BEGIN
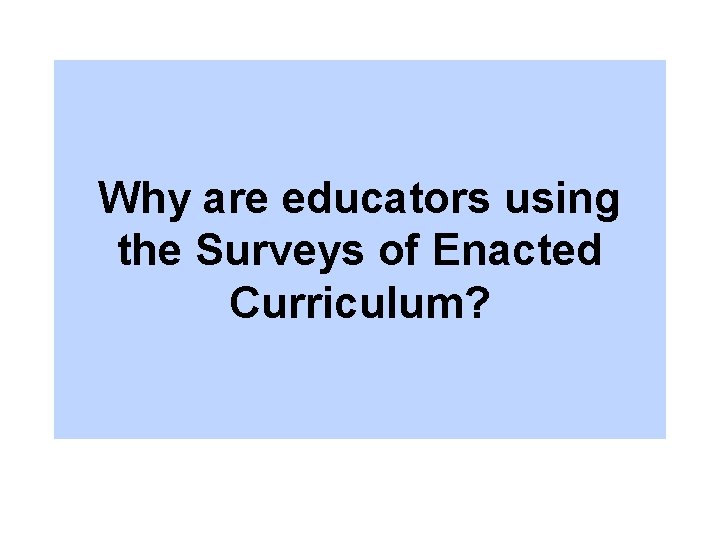 Why are educators using the Surveys of Enacted Curriculum? 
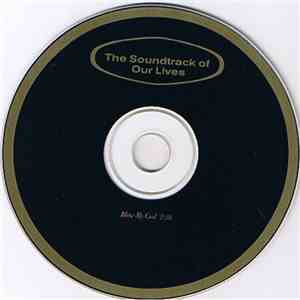The Soundtrack Of Our Lives - Blow My Cool download flac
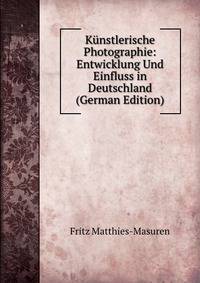 Kunstlerische Photographie: Entwicklung Und Einfluss in Deutschland (German Edition)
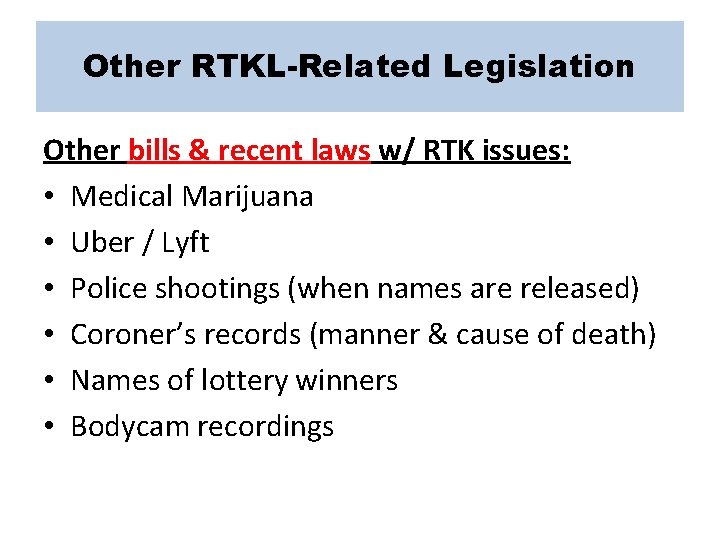 Other RTKL-Related Legislation Other bills & recent laws w/ RTK issues: • Medical Marijuana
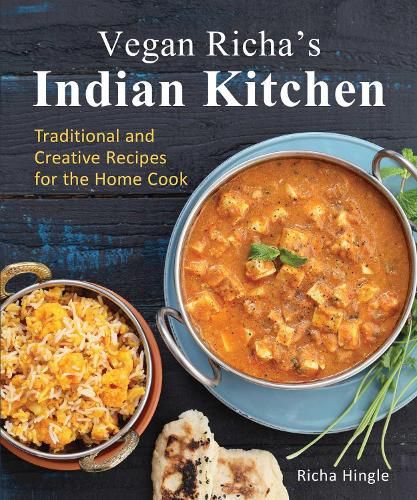 Cover image for Vegan Richa's Indian Kitchen: Traditional and Creative Recipes for the Home Cook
END
» **About this exercise**: Put all of the material into a Markdown table with the columns Row and Text, one numbered row per line and no rows for blank lines. Leave the pictures out.

» **Task response**:
| Row | Text |
|---|---|
| 1 |  Why are educators using the Surveys of Enacted Curriculum?  |
| 2 | The Soundtrack Of Our Lives - Blow My Cool download flac |
| 3 |  Kunstlerische Photographie: Entwicklung Und Einfluss in Deutschland (German Edition) |
| 4 |  Other RTKL-Related Legislation Other bills & recent laws w/ RTK issues: • Medical Marijuana |
| 5 |  Cover image for Vegan Richa's Indian Kitchen: Traditional and Creative Recipes for the Home Cook |